The time we spend on top is filled with gratitude, awe, and Tomo-sized smiles. The unity of these experiences transcends friendship, goes beyond the tangible, the known. Through them we view the alternatives to the status quo, perhaps even perceive true value and vitality. Our descent of the Super Couloir from Fitz Roy’s summit will be the most horrific experience either of us has ever had to endure. Encountering Frank’s body 15 rappels below in the dead of night, grinding through carabiners and belay plates with grit embedded, sodden ropes while praying that the falling rock isn’t stamped with our number. We then mistakenly walk out for 12 hours down the Polone Valley, having missed Paso Cuadrado, over unstable, treacherous glacier and talus. Eventually night descends and we collapse into it far away from our ethereal summit, far away from even ourselves.
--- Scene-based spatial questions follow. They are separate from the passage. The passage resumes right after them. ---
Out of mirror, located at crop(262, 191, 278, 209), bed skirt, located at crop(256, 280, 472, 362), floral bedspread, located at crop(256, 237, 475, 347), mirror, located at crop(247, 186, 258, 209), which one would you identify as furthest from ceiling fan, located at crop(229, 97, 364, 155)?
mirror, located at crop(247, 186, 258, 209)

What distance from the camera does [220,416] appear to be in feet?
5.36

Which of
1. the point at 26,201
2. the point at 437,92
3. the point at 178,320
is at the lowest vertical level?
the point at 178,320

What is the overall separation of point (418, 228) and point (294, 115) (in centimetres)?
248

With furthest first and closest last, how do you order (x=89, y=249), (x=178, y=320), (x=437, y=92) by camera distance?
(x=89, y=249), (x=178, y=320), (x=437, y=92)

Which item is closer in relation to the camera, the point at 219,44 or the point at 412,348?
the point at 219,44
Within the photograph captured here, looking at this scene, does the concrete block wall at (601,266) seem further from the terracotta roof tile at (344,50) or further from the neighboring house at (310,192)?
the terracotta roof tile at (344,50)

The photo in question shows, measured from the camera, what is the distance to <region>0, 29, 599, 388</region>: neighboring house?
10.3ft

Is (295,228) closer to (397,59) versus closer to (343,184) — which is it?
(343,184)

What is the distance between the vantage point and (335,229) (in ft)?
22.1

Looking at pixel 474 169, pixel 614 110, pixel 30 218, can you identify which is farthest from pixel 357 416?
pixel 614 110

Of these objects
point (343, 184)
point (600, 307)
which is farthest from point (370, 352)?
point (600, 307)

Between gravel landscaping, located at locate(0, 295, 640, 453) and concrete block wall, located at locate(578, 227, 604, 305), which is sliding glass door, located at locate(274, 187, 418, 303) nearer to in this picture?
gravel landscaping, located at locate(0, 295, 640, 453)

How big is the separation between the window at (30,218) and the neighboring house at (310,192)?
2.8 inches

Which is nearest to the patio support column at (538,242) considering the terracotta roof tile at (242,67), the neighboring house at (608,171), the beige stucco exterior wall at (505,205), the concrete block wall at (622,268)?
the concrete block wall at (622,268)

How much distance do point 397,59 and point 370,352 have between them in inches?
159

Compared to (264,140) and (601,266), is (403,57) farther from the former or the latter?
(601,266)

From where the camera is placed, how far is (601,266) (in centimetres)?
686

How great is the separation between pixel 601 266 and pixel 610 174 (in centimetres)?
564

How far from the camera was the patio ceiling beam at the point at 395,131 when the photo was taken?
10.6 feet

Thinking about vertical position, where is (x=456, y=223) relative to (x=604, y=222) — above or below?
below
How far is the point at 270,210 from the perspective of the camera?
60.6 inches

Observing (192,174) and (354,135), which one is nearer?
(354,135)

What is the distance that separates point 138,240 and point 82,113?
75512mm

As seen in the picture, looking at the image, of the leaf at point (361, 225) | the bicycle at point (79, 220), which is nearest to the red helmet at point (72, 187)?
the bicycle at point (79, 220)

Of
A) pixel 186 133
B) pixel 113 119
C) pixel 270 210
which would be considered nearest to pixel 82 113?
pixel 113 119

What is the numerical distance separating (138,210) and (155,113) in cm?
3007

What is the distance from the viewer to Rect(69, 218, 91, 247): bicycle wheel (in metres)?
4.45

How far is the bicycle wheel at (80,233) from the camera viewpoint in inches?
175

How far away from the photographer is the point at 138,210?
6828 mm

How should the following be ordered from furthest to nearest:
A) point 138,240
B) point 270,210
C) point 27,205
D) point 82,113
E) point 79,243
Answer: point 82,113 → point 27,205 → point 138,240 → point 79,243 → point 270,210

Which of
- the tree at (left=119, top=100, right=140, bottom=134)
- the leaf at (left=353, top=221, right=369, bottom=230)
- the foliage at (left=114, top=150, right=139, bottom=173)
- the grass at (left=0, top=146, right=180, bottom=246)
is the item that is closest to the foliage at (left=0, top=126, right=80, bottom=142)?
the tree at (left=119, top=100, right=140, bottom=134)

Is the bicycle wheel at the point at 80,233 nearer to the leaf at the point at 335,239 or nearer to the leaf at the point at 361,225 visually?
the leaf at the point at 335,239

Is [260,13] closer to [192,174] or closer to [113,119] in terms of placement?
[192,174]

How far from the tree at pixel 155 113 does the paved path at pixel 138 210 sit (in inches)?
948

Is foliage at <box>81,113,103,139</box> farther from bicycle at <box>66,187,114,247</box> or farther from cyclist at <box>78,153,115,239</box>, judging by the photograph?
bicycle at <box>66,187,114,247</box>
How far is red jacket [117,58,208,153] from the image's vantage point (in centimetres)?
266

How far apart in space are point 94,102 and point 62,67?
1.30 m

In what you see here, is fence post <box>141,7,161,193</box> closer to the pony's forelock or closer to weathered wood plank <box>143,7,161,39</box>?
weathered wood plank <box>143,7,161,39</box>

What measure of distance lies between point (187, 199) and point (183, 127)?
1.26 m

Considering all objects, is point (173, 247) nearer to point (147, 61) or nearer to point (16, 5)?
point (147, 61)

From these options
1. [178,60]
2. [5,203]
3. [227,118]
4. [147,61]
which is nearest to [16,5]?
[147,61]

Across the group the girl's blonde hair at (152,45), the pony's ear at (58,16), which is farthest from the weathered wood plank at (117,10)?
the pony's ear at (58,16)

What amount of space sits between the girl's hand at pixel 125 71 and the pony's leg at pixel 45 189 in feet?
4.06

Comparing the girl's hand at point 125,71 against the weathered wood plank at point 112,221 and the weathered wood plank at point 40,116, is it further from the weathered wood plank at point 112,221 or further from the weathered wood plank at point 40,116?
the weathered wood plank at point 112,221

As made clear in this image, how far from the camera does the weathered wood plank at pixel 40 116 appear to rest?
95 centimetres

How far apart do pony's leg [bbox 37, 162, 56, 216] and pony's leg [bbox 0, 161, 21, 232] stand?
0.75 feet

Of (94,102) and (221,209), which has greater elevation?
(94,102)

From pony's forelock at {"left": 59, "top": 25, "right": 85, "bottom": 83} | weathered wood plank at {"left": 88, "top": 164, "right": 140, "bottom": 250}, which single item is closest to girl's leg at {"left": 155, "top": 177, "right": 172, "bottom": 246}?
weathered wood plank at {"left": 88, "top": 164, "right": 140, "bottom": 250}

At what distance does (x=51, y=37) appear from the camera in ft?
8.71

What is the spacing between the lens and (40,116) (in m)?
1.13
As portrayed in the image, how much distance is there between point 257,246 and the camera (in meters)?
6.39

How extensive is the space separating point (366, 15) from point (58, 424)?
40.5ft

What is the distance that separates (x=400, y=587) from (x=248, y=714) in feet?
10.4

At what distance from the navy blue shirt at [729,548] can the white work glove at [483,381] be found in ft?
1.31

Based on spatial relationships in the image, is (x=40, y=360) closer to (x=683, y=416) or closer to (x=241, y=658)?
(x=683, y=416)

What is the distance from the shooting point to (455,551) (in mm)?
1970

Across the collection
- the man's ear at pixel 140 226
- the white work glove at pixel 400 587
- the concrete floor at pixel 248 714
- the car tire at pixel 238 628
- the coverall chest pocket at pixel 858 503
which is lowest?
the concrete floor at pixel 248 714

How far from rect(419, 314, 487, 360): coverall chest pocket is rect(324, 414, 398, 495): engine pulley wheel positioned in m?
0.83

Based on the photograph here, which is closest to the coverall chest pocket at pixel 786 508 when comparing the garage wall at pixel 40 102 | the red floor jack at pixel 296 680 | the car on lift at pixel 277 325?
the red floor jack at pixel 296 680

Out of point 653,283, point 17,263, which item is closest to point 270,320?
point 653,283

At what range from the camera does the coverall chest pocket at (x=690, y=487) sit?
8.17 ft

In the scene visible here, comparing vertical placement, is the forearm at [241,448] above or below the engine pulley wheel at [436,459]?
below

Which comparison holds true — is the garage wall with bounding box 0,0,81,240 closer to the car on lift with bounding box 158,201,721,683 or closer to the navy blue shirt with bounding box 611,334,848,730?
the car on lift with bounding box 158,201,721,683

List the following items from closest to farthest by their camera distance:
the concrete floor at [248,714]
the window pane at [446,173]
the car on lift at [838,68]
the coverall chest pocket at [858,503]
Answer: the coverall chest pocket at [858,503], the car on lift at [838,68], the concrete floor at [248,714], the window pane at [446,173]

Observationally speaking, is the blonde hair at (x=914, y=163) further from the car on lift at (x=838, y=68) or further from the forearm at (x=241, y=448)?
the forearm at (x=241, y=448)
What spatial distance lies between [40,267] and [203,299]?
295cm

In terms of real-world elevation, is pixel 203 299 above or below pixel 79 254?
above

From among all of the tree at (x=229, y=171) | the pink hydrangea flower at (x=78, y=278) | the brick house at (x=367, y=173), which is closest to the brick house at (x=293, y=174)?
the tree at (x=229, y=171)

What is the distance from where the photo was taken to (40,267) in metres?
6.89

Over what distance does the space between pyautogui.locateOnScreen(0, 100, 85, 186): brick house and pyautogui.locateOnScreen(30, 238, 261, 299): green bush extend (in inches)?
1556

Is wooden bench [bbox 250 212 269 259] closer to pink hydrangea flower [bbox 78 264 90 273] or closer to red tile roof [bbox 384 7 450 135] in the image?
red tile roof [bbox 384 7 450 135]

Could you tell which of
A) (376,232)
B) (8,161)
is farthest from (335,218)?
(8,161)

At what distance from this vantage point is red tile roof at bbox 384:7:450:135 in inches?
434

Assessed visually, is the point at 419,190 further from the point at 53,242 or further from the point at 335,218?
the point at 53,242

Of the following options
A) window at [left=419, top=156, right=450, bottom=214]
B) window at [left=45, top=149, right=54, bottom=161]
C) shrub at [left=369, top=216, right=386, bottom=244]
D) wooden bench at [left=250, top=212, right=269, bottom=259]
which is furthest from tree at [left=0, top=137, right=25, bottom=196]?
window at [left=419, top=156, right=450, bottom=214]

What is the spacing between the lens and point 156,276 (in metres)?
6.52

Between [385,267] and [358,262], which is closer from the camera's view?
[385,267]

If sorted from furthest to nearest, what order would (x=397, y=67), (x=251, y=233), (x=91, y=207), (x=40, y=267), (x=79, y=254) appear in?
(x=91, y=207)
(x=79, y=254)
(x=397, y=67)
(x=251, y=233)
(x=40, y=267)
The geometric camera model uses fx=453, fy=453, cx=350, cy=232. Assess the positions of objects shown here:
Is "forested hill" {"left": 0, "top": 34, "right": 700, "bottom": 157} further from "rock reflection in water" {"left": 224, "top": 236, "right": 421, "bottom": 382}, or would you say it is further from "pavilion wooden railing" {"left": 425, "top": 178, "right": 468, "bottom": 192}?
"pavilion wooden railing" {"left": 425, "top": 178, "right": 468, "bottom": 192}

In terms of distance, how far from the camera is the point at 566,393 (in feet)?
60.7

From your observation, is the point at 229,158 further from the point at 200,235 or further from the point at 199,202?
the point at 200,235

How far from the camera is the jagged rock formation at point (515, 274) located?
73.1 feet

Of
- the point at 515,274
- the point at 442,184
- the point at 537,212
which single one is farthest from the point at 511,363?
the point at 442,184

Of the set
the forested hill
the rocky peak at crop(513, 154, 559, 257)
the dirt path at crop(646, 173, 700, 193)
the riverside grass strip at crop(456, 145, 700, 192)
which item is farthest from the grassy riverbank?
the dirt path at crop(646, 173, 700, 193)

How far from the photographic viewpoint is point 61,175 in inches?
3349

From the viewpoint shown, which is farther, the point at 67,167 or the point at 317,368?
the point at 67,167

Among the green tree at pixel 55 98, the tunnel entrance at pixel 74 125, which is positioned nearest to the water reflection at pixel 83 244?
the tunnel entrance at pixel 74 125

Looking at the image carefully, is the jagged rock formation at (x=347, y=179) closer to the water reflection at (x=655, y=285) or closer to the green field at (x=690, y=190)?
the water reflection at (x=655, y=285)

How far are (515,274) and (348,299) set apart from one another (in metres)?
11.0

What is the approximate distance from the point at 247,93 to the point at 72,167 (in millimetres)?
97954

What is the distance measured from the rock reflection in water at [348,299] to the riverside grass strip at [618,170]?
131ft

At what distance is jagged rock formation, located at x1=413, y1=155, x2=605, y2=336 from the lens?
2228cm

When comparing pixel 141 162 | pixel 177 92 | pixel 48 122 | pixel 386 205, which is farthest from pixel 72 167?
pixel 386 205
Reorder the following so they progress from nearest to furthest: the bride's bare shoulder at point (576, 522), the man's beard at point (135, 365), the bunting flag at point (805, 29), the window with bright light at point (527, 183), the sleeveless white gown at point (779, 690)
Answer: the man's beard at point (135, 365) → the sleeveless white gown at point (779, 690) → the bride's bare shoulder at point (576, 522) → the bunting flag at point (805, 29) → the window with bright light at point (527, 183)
There is a duality that exists in all forms of life, an unlikely synthesis of opposites. In mine it has never been more distinct than when I am climbing in places such as Patagonia, where beauty and danger combine.

Summary of Statistics:

Area: Argentine Patagonia

Ascents: Titanic variation (1200m, VI 5.10 A2 WI6) on Torre Egger’s Italian-Austrian route. Nathan Martin and Tim O’Neill.

Tonta Suerte (1800m, VI 5.10 A1 WI3) new route on Cerro Fitz Roy, February 17. Nathan Martin and Tim O’Neill.